Scan the records for the word "Wellington". Report each line where it occurs.

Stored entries
= = = = = = =
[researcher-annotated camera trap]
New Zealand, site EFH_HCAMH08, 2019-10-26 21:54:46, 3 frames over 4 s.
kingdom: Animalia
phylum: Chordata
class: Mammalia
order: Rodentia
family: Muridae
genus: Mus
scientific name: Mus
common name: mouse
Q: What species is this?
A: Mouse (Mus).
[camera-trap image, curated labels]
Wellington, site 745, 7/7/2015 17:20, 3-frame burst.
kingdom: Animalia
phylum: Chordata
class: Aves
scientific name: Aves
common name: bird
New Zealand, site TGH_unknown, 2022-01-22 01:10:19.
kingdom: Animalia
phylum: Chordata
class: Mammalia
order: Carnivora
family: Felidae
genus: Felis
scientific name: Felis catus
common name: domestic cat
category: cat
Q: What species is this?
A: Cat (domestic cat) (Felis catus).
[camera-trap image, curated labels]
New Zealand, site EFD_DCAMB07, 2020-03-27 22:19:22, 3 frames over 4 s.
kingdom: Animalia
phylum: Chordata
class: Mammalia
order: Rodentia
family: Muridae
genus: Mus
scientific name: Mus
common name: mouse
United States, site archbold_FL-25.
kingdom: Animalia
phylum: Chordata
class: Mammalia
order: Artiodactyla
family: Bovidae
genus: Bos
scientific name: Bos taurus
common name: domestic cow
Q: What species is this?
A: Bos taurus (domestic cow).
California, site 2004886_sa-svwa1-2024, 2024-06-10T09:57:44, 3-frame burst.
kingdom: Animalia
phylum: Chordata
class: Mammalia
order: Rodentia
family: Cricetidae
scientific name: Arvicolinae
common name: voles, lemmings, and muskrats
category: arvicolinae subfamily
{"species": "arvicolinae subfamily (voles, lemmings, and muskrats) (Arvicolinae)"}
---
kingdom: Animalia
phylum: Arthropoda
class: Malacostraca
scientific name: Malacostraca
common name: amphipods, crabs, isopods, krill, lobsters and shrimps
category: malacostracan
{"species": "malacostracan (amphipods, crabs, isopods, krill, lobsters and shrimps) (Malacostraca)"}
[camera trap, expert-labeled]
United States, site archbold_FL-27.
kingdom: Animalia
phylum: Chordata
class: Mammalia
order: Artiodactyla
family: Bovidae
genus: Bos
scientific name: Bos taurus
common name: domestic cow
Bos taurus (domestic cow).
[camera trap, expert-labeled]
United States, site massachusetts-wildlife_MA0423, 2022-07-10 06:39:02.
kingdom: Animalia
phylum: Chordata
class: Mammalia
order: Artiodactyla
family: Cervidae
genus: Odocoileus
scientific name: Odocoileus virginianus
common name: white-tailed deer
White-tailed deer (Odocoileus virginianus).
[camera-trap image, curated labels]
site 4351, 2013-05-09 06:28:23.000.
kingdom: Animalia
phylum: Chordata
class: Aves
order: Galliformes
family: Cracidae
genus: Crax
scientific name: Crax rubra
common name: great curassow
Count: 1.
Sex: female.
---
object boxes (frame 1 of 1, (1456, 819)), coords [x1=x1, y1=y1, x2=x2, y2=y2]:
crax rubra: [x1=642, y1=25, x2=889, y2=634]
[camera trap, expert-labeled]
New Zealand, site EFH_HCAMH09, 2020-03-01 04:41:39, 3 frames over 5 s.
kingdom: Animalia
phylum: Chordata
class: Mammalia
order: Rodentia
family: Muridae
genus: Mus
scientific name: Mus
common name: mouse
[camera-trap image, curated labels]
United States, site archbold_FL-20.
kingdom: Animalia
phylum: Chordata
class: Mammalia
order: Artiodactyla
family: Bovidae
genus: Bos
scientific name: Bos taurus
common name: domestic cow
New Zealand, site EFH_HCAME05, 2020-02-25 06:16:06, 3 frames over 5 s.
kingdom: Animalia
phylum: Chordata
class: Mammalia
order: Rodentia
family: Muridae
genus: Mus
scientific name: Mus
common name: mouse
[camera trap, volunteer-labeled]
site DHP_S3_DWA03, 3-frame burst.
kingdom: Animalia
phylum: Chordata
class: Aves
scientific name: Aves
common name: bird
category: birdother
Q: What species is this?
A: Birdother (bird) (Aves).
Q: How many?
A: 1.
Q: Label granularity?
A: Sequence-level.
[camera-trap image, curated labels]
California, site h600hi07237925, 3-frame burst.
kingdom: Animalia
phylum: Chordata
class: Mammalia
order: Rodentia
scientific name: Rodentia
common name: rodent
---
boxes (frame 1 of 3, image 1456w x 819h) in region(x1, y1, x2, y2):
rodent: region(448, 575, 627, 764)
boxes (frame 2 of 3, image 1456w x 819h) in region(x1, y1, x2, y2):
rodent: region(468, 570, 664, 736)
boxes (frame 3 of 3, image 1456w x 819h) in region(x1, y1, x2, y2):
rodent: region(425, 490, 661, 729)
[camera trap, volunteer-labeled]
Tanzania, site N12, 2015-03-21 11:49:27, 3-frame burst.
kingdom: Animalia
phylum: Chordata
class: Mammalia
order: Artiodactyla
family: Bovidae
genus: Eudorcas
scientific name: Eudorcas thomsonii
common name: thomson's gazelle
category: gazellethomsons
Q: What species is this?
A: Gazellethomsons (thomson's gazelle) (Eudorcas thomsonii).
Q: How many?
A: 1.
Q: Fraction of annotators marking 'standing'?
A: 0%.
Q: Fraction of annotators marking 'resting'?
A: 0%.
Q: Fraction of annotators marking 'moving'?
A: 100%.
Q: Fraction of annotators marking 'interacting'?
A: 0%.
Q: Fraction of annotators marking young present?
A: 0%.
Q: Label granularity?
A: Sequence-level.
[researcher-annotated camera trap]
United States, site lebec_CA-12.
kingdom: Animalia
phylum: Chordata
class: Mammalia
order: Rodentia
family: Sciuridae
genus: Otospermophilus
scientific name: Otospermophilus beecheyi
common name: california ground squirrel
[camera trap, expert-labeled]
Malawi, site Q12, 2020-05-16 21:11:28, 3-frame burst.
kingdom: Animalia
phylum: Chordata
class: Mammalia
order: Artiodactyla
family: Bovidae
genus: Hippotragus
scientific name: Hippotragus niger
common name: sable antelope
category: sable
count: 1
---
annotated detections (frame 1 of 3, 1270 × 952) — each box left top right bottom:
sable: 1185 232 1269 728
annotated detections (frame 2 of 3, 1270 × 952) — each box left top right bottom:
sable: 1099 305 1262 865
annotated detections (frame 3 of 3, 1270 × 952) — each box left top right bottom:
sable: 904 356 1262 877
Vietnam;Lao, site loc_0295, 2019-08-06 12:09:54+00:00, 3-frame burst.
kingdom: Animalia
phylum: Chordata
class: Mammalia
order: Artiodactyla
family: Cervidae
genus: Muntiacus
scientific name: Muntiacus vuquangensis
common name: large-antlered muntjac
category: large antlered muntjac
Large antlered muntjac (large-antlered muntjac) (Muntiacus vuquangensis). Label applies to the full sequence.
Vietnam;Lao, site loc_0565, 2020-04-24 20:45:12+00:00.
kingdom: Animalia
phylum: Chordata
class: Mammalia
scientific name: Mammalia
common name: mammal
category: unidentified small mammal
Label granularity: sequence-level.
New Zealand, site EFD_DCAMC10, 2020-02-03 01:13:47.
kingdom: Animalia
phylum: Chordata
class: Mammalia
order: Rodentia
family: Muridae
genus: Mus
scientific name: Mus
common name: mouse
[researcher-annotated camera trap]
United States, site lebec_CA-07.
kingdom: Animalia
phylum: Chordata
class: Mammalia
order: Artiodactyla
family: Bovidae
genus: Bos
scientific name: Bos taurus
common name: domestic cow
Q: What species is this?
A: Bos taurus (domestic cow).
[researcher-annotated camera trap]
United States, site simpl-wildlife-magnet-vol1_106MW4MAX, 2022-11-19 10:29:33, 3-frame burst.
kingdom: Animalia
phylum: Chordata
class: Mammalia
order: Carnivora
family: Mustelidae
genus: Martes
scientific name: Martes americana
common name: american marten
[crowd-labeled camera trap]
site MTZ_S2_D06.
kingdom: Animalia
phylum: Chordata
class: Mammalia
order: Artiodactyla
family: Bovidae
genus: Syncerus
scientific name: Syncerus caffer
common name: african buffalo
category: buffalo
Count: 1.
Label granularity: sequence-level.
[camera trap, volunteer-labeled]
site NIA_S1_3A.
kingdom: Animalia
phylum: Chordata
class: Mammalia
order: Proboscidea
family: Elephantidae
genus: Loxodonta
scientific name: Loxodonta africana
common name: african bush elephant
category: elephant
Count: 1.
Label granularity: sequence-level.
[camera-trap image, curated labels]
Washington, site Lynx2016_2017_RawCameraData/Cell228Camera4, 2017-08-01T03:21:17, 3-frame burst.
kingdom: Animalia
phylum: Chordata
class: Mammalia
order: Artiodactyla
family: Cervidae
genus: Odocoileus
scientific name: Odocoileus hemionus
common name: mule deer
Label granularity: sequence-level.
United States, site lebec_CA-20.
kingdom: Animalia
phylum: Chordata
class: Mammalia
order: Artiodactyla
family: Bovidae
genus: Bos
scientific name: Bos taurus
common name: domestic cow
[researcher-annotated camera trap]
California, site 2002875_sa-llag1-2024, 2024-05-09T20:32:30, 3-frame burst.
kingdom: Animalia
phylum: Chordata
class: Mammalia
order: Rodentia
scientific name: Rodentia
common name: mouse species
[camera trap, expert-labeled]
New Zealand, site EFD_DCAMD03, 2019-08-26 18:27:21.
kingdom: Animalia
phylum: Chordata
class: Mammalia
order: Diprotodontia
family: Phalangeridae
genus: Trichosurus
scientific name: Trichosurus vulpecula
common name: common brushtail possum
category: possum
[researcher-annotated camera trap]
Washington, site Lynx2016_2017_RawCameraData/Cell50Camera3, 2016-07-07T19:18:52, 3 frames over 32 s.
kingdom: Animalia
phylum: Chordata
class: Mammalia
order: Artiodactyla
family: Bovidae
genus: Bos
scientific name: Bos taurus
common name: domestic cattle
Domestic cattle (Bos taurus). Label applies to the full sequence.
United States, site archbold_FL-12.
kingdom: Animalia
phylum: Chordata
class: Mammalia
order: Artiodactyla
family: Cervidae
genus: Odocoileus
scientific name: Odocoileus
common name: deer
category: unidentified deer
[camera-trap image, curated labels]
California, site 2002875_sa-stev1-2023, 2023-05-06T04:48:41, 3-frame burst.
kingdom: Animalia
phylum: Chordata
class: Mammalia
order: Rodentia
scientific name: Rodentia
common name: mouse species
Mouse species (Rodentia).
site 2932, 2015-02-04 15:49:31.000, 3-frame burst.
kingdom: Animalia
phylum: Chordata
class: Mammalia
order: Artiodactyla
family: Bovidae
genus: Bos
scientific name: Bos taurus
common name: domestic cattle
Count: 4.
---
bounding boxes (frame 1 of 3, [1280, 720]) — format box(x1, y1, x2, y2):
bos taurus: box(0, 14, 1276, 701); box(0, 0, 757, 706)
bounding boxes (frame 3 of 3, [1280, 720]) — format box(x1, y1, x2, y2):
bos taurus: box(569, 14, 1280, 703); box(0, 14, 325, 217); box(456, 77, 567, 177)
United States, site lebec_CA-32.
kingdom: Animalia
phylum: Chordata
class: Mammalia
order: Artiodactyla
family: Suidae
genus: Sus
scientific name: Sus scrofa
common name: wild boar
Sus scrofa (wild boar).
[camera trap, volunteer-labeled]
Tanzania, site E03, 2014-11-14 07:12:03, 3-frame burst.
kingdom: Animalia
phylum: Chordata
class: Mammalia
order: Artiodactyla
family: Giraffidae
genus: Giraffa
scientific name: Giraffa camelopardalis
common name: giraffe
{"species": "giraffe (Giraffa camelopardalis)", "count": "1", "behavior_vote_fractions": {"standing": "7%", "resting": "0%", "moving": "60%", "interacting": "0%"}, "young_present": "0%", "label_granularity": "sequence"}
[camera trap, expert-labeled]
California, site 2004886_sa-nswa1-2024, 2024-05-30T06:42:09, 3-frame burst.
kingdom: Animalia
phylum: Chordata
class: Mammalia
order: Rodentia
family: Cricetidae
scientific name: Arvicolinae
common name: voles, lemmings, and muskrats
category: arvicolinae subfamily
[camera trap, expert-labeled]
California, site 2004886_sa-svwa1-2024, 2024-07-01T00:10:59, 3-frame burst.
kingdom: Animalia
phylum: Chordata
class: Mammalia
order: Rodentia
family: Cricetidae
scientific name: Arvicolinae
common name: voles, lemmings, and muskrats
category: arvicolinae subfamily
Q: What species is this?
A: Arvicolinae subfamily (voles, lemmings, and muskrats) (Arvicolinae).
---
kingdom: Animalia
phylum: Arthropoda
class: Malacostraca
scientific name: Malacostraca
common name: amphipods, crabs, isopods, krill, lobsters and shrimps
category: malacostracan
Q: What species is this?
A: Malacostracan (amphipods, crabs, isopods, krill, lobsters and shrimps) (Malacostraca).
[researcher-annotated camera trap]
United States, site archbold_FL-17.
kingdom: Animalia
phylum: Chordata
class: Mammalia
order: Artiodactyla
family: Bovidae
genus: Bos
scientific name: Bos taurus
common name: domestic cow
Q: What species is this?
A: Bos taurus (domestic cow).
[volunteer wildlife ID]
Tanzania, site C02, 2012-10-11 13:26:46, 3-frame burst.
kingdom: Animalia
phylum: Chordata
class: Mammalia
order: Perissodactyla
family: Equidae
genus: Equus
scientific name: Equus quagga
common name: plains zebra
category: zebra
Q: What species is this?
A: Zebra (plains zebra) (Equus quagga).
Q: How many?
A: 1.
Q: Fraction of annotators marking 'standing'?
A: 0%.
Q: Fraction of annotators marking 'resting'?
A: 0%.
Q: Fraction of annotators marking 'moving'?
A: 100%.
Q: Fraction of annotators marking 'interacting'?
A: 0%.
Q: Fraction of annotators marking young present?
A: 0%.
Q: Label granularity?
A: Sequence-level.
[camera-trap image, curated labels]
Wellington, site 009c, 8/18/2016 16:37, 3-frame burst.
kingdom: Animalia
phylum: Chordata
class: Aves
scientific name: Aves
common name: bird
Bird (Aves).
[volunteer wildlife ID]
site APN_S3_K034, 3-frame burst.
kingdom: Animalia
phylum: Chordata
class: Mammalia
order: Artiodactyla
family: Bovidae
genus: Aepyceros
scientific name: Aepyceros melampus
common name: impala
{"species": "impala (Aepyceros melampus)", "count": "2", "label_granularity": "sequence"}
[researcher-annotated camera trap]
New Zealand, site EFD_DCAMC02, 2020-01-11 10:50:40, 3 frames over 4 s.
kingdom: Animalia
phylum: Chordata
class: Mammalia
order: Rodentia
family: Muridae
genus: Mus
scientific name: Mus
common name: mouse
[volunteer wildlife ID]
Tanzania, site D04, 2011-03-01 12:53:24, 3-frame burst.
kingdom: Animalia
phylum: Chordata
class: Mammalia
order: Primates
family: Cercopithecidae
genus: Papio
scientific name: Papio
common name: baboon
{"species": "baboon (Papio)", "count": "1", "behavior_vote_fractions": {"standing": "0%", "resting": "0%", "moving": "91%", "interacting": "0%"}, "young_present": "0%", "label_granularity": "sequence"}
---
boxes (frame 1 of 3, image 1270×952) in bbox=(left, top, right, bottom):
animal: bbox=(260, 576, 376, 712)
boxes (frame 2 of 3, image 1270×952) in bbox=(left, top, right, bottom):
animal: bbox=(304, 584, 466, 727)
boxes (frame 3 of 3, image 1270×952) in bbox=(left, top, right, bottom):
= = = = = = =
- RESPONSE BOX -
Wellington, site 745, 7/7/2015 17:20, 3-frame burst.
Wellington, site 009c, 8/18/2016 16:37, 3-frame burst.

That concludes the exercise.